Lebih dari 235.000 orang telah terpaksa meninggalkan rumah mereka setelah terjadi banjir dan tanah longsor yang disebabkan oleh Topan Yagi.
Kepala militer Myanmar telah membuat permintaan bantuan asing yang langka, seperti dilaporkan oleh media negara, untuk menghadapi banjir mematikan yang telah menggusur ratusan ribu orang yang telah menderita tiga tahun perang saudara.
Banjir dan tanah longsor yang disebabkan oleh hujan deras yang dibawa oleh Topan Yagi, salah satu badai paling mematikan yang melanda Asia tahun ini, telah menewaskan setidaknya 33 orang, ungkap pemerintah, dengan lebih dari 235.000 orang terpaksa meninggalkan rumah mereka.
“Pejabat pemerintah perlu menghubungi negara-negara asing untuk menerima bantuan penyelamatan dan bantuan yang akan diberikan kepada korban,” kata kepala militer Senior General Min Aung Hlaing, seperti dilaporkan oleh surat kabar yang dimiliki oleh negara, Global New Light of Myanmar, pada hari Sabtu.
“Perlu mengelola tindakan penyelamatan, bantuan, dan rehabilitasi secepat mungkin,” katanya saat memantau kerja penyelamatan dan bantuan.
Militer Myanmar sebelumnya telah menghalangi atau menghalangi bantuan kemanusiaan dari luar negeri.
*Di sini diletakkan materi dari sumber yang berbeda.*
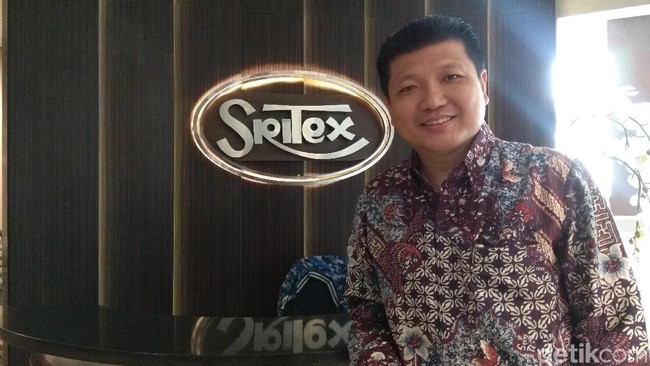 Kisah Sukses Dirut Sritex, Belajar Bisnis Sejak Umur 5 Tahun
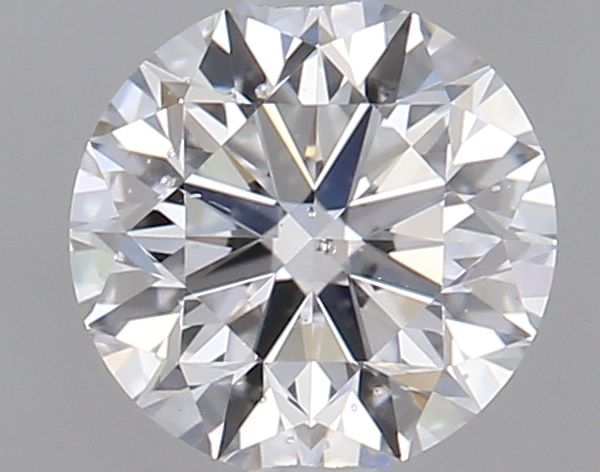 Diamond Natural 0,62Ct D-SI1 Round - GIA1413940905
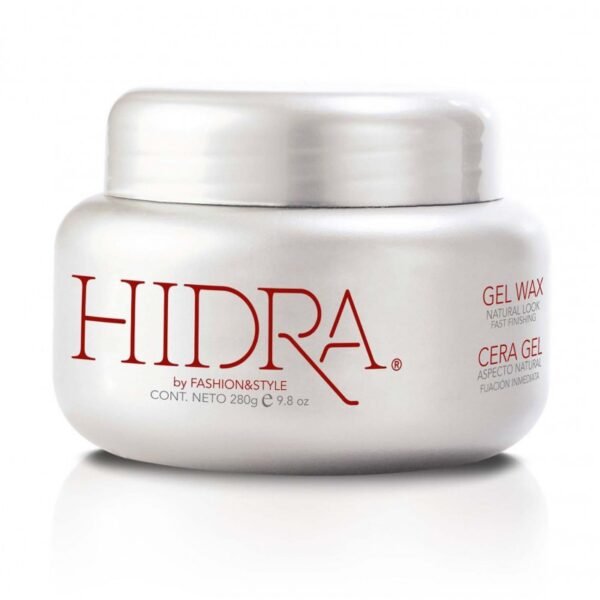 Hidra Gel Wax Natural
Publikasi berita independen Myanmar Now mencatat jumlah kematian akibat Yagi sebanyak 66 orang, yang telah menewaskan setidaknya 300 orang di Vietnam, Thailand, Laos, dan Filipina.
Beberapa bangunan di Myanmar tergenang air banjir dan penduduk, termasuk wanita dan anak-anak, terjebak di atap sebelum ditarik ke perahu oleh pekerja penyelamatan, sesuai dengan gambar yang diposting di media sosial.
Seorang juru bicara militer mengatakan kontak hilang dengan beberapa wilayah negara dan mereka sedang menyelidiki laporan bahwa puluhan orang telah tertimbun tanah longsor di daerah pertambangan emas di wilayah tengah Mandalay.
Setidaknya 3.600 orang telah diselamatkan, kata pemerintah.
Di Taungoo, sekitar satu jam di selatan ibu kota, Naypyidaw, penduduk memakai rakit sederhana melalui air banjir yang menggenangi sebuah pagoda Buddha.
Tim penyelamat memandu speedboat melalui air, mengangkat kabel listrik yang mengendur dan cabang pohon yang patah dengan tongkat panjang.
Myanmar telah dalam keadaan kacau sejak kudeta militer pada Februari 2021 dan kekerasan telah melanda sebagian besar negara miskin ini.
Revolusi bersenjata, yang terdiri dari kelompok-kelompok perlawanan baru dan pasukan suku bangsa yang sudah ada, menantang militer yang bersenjata dengan baik, di tengah krisis ekonomi yang melumpuhkan yang dapat diperparah oleh banjir ini.
Lebih dari tiga juta orang sudah melarikan diri dari negara tersebut sejak Februari 2021.
Sekitar sepertiga dari 55 juta penduduk Myanmar membutuhkan bantuan kemanusiaan tetapi banyak lembaga bantuan, seperti Komite Internasional Palang Merah, tidak dapat beroperasi di banyak area karena risiko keamanan.
Tahun lalu, pemerintah militer menghentikan izin perjalanan bagi kelompok bantuan yang mencoba mencapai sekitar satu juta korban Siklon Mocha yang melanda bagian barat negara itu. Pada saat itu Perserikatan Bangsa-Bangsa menyebut keputusan tersebut “suaranya tidak dapat dimengerti”.